Items with spatial questions tied to pictures
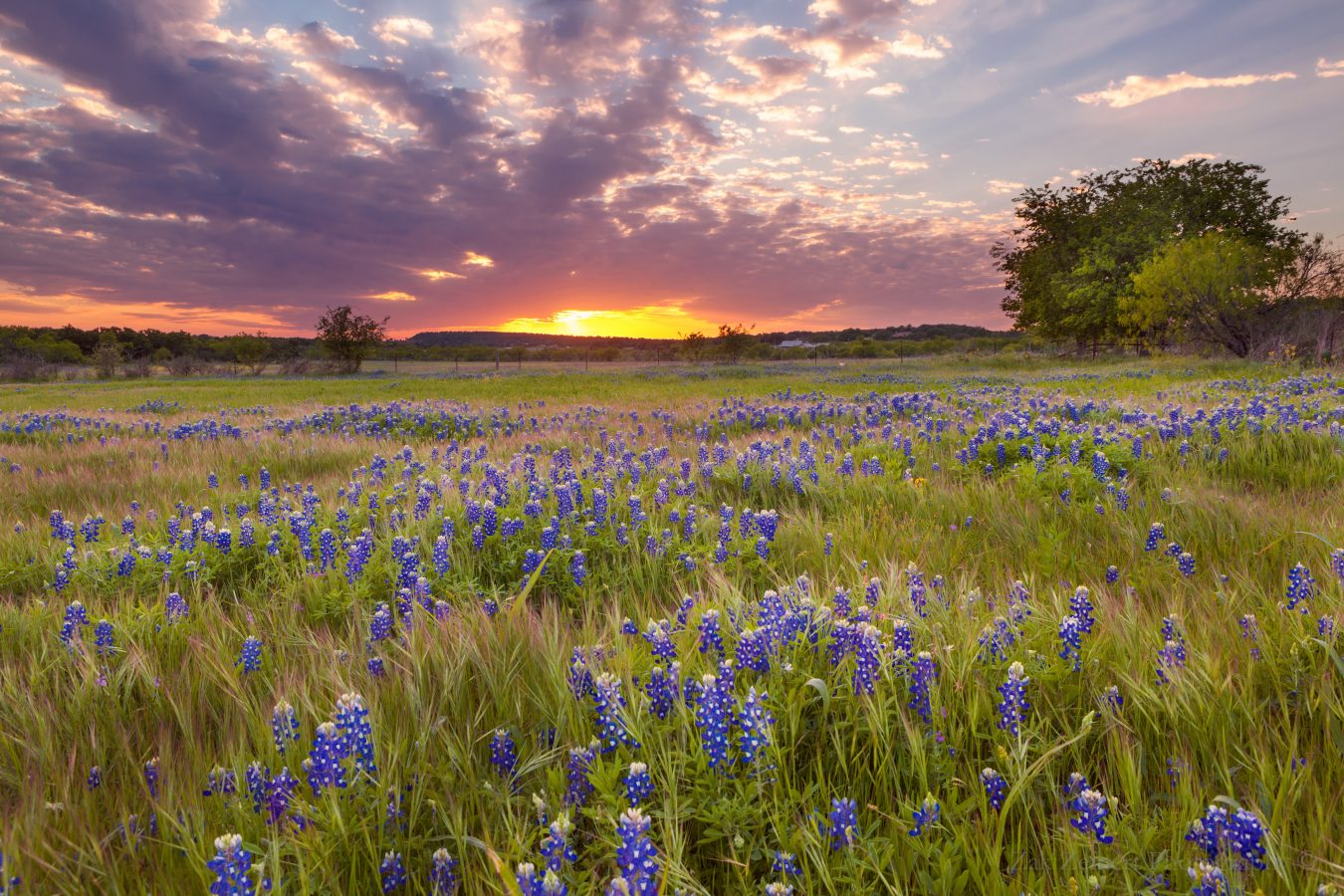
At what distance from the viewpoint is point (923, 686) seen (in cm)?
A: 209

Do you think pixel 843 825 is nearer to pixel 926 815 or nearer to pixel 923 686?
pixel 926 815

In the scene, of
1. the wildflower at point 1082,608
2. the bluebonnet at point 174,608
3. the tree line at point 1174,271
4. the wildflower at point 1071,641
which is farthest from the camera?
the tree line at point 1174,271

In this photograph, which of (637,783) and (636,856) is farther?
(637,783)

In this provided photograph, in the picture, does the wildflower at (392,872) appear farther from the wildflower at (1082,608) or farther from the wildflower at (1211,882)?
the wildflower at (1082,608)

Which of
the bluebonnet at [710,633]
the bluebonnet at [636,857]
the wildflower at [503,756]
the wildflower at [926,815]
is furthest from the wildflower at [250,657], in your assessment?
the wildflower at [926,815]

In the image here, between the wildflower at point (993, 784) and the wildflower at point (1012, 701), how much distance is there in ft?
0.62

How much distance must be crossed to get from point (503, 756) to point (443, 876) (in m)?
0.39

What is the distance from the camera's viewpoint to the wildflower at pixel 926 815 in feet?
5.37

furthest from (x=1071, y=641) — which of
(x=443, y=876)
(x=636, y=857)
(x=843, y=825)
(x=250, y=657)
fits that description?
(x=250, y=657)

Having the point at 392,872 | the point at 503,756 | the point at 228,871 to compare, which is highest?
the point at 228,871

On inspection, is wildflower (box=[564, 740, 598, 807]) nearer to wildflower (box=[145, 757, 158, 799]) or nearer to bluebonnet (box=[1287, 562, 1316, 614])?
wildflower (box=[145, 757, 158, 799])

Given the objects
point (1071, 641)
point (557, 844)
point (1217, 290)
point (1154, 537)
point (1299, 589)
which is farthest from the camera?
point (1217, 290)

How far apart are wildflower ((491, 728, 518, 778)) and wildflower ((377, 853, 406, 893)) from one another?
36 cm

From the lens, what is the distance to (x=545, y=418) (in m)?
12.9
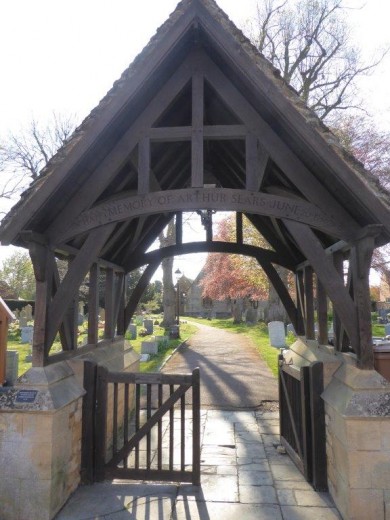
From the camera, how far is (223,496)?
4.16 m

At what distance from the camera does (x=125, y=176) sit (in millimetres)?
5230

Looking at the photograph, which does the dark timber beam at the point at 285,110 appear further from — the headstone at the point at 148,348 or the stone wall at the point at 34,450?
the headstone at the point at 148,348

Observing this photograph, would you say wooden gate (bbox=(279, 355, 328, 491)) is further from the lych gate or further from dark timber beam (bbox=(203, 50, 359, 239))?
dark timber beam (bbox=(203, 50, 359, 239))

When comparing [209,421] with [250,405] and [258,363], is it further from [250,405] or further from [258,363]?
[258,363]

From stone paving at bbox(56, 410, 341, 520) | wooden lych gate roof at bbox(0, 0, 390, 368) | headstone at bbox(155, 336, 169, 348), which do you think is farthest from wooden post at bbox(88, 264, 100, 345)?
headstone at bbox(155, 336, 169, 348)

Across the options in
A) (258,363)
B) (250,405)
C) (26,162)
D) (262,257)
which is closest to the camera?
(262,257)

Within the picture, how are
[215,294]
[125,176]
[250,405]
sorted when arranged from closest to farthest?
[125,176], [250,405], [215,294]

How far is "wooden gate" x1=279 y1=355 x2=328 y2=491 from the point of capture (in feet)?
14.3

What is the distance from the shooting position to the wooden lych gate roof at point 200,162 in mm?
3838

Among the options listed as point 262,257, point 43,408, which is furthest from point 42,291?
point 262,257

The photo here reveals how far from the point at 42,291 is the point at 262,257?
3.95 metres

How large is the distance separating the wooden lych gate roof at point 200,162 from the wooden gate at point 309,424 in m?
0.97

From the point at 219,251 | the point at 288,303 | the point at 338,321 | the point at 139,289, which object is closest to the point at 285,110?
the point at 338,321

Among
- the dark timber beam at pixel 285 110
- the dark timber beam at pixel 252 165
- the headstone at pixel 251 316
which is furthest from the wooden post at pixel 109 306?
the headstone at pixel 251 316
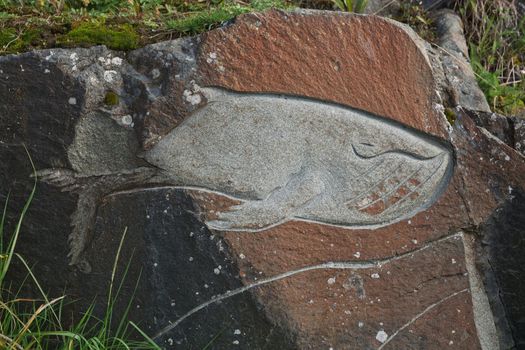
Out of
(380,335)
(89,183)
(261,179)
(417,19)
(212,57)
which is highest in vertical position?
(212,57)

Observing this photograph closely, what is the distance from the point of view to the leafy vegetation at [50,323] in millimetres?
2824

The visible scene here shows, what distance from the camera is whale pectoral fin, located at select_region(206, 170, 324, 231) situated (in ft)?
9.56

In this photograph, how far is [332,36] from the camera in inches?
115

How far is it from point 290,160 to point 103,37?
32.2 inches

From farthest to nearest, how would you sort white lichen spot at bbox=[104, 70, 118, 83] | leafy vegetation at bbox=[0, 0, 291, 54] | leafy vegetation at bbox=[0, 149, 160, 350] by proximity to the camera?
leafy vegetation at bbox=[0, 0, 291, 54] < white lichen spot at bbox=[104, 70, 118, 83] < leafy vegetation at bbox=[0, 149, 160, 350]

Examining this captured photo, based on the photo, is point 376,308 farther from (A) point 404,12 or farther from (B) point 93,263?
(A) point 404,12

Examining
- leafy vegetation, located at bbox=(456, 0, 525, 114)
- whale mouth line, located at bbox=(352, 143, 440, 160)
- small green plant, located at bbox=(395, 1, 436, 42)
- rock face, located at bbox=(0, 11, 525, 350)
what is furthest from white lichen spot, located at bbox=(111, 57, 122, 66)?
leafy vegetation, located at bbox=(456, 0, 525, 114)

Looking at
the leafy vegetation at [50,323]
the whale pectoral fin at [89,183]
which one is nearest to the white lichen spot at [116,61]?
the whale pectoral fin at [89,183]

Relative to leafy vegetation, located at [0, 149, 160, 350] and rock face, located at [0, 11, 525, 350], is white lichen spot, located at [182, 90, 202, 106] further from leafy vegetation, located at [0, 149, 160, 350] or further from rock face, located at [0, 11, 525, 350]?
leafy vegetation, located at [0, 149, 160, 350]

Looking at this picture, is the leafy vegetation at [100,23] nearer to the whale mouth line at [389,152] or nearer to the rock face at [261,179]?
the rock face at [261,179]

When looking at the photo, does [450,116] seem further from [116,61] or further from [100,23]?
[100,23]

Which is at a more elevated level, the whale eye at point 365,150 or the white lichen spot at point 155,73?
the white lichen spot at point 155,73

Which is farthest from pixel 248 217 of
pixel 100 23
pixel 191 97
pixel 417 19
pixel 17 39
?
pixel 417 19

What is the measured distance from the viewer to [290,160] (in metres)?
2.94
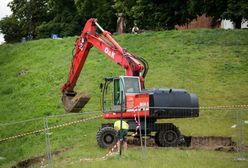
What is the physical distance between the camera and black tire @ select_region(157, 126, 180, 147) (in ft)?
66.3

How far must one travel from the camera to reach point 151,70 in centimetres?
3612

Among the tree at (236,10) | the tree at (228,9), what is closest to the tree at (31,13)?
the tree at (228,9)

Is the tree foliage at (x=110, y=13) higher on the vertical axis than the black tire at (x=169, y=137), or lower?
higher

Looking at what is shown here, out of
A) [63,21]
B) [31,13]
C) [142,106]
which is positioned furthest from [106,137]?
[31,13]

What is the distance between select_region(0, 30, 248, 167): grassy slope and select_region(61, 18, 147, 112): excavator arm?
89.6 inches

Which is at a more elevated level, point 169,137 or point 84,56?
point 84,56

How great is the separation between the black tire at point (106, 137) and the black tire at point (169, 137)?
176cm

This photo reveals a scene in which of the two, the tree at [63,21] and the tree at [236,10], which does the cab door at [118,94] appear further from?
the tree at [63,21]

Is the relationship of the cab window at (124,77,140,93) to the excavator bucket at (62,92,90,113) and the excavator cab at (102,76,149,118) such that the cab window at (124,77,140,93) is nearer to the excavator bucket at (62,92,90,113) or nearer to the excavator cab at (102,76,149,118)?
the excavator cab at (102,76,149,118)

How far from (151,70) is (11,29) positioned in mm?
56241

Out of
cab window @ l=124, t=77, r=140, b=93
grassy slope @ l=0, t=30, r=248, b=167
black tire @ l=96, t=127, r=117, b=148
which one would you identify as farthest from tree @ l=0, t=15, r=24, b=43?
black tire @ l=96, t=127, r=117, b=148

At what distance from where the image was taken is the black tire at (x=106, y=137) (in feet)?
65.7

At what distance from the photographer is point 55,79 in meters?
37.2

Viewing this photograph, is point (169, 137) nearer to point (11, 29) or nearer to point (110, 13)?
point (110, 13)
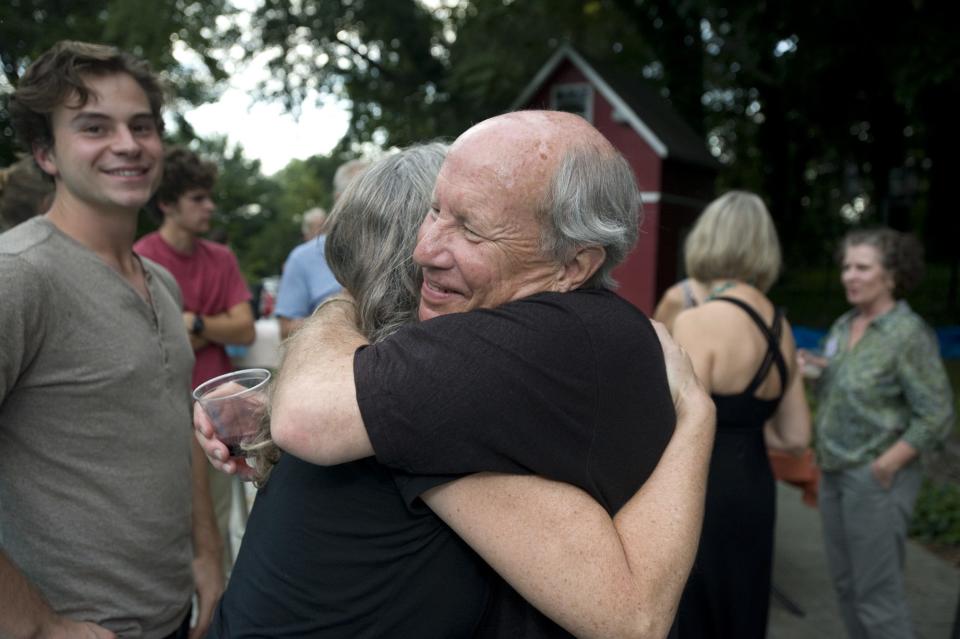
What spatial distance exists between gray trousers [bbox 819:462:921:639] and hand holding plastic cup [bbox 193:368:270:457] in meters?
2.83

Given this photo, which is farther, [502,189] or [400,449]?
[502,189]

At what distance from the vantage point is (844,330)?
3.70 meters

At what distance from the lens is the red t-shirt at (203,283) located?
12.7 ft

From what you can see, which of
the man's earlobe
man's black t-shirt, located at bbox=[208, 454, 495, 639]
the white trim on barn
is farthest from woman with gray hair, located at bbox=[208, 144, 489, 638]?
the white trim on barn

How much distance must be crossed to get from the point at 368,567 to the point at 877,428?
288 cm

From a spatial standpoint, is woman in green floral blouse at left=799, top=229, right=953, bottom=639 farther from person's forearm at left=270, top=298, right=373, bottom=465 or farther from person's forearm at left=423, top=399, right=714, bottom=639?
person's forearm at left=270, top=298, right=373, bottom=465

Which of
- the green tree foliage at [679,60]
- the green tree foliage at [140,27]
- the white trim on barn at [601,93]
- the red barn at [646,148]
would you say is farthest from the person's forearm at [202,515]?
the white trim on barn at [601,93]

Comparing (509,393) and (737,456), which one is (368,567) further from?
(737,456)

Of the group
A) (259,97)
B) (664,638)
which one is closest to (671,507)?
(664,638)

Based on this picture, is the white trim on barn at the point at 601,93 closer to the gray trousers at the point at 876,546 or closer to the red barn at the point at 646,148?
the red barn at the point at 646,148

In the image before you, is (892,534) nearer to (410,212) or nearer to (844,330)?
(844,330)

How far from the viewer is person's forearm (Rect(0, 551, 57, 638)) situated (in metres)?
1.45

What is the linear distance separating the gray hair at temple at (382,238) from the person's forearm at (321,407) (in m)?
0.14

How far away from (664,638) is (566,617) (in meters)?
0.18
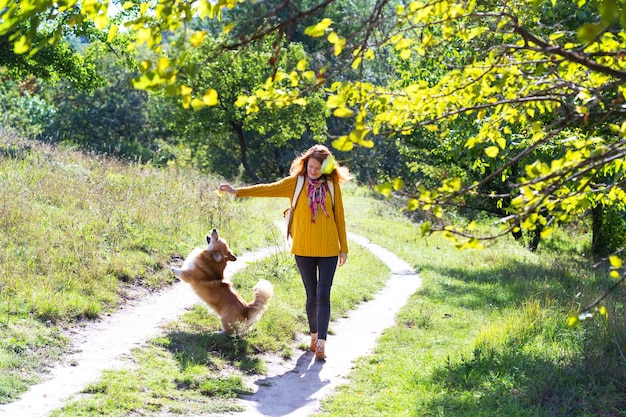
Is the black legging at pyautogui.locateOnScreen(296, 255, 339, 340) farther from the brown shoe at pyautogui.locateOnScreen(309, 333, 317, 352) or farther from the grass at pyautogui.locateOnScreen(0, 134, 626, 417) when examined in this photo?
the grass at pyautogui.locateOnScreen(0, 134, 626, 417)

### [TO BE DONE]
Return the items verbatim, beginning at the line that contains "capture (in feet)?" and stopping after the line that contains "32.2 inches". Leave the pictures out.

### [FULL ANSWER]
How far is "wooden gate" x1=279 y1=355 x2=328 y2=491 from the point of capture (in feet)?
14.3

What is the distance from the shooting position to the wooden lych gate roof at point 200,162 in mm?
3838

Among the options listed as point 262,257, point 43,408, which is furthest from point 42,291?
point 262,257

The photo here reveals how far from the point at 42,291 is the point at 262,257?
3.95 metres

How large is the distance separating the wooden lych gate roof at point 200,162 from the wooden gate at point 309,424 in m?
0.97

From the point at 219,251 | the point at 288,303 | the point at 338,321 | the point at 139,289, which object is closest to the point at 285,110?
the point at 338,321

Among
- the dark timber beam at pixel 285 110
- the dark timber beam at pixel 252 165
- the headstone at pixel 251 316
which is furthest from the wooden post at pixel 109 306?
the headstone at pixel 251 316
Out of
(380,335)
(89,183)
(261,179)
(417,19)
(212,57)
which is highest in vertical position?
(212,57)

Observing this photograph closely, what is the distance from the point of view to the leafy vegetation at [50,323] in millimetres?
2824

The visible scene here shows, what distance from the camera is whale pectoral fin, located at select_region(206, 170, 324, 231) situated (in ft)?
9.56

In this photograph, how far is [332,36] from the camera in inches?
115

How far is it from point 290,160 to point 103,37?
32.2 inches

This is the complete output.